### What to do
A – In the post about the swimsuit photo shoot, what is the name of the plus size fashion store co-owned by Ratna Devi Manokaran and Rani Dhaschainey?
B – Print the stretch of the post about the swimsuit photo shoot from "The day we had" through "a worthy cause.".
C – Carry on writing the post about the swimsuit photo shoot, picking up right after its last sentence.

### Provided passage
This is going to be a helluva lengthy post so buckle up!
Last year, I was interviewed by an editor at CLEO magazine, Singapore, on how I found myself blogging about plus size fashion and body positivity. It was a triumph personally and professionally to have my plus size form grace the pages of a magazine that does not normally feature bodies like mine. You can revisit the article here -- it was republished in the wake of the drama I am going to speak about in a bit.
A body positive photo shoot
A month or two into this year, I was approached by my editor at the magazine to write about how I overcame my fears of wearing swimwear in public, particularly bikinis. I was so ready to delve into the subject matter; the months following my very first two-piece purchase last year led me to buy a few more and to feel comfortable enough to wear them at the pool. Now if there is one thing you must know about me it is that I am a bona fide water baby. Swimming is my panacea for a gloomy disposition. My editor asked me if I would be willing to be a part of a swimsuit photo shoot for the article and if I could rope in a few other friends. It was a no brainer to include my body positive girls Ratna Devi Manokaran and Rani Dhaschainey in the shoot -- they're fellow Singaporean plus size ladies who co-own plus size fashion store The Curve Cult and more importantly, they GET the essence of body positivity -- which is still a concept some find challenging to fully grasp.
The day we had the indoor shoot was so much fun! Sure we were nervous about standing in front of strangers posing in our bikinis but we never shy away from a worthy cause.

### Data listing

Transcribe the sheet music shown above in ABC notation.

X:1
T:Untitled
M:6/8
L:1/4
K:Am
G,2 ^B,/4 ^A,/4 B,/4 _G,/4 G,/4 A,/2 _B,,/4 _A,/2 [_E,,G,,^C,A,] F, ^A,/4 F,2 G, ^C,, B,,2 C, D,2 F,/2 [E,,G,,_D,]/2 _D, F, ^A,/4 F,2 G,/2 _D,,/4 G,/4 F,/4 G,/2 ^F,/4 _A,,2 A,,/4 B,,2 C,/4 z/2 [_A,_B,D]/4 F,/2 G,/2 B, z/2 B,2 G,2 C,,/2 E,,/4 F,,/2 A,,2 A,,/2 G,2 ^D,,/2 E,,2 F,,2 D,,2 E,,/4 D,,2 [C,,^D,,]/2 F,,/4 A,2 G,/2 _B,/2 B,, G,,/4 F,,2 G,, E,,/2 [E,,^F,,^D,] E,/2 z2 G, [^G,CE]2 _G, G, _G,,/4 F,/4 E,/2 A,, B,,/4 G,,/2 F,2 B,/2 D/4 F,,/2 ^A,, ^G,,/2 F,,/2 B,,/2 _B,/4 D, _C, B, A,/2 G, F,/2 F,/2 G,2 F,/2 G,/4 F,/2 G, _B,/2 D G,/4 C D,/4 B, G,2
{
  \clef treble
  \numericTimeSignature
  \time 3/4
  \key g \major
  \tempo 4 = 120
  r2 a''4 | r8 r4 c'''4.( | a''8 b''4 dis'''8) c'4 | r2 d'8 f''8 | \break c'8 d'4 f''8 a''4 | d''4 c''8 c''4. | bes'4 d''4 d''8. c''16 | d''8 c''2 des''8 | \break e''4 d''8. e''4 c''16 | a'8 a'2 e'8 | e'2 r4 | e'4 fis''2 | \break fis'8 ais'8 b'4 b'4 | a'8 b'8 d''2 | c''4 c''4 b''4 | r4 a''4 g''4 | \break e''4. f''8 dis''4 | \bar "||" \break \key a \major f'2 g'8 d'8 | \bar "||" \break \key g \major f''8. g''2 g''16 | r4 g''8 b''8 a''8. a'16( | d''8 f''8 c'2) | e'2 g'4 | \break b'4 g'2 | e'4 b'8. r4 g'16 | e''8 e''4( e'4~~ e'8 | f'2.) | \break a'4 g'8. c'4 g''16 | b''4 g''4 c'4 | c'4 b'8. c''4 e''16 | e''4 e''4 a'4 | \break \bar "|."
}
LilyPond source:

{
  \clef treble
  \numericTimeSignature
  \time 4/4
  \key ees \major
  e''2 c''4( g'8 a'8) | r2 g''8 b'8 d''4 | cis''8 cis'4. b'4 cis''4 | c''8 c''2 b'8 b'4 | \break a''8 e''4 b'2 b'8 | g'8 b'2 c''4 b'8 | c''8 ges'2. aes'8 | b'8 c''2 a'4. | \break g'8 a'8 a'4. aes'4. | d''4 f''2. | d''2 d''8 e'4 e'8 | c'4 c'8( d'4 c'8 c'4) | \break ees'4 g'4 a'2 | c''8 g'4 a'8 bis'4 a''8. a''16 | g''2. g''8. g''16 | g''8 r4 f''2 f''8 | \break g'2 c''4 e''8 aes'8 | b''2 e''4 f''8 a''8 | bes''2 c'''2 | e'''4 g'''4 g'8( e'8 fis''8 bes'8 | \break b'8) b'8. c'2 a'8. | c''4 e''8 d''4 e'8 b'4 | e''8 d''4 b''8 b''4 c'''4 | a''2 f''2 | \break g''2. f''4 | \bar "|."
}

### Results of the exercise
A – The Curve Cult

B –
The day we had the indoor shoot was so much fun! Sure we were nervous about standing in front of strangers posing in our bikinis but we never shy away from a worthy cause.

C –
Here is the article along with some behind-the-scenes images:
As you can tell from these images, we had a LOT of fun getting dolled up and we flung our insecurities out of the picture. This was a special moment --you do not see plus size women in groups smiling and posing for images in swimwear in Asia. After the photoshoot was over, I sat myself down to pen the article and my two girlies provided excerpts about being confident in swimwear.
Two weekends ago, the article was published in CLEO magazine's June edition. Our four-page spread was found in a booklet that came along with the magazine that focused on body confidence and becoming beach-ready. Let me put your mind at ease -- Just because the article was found in the booklet and not the main magazine was not some kind of latent fat phobia!
I really underestimated the malicious power of fat-shaming trolls...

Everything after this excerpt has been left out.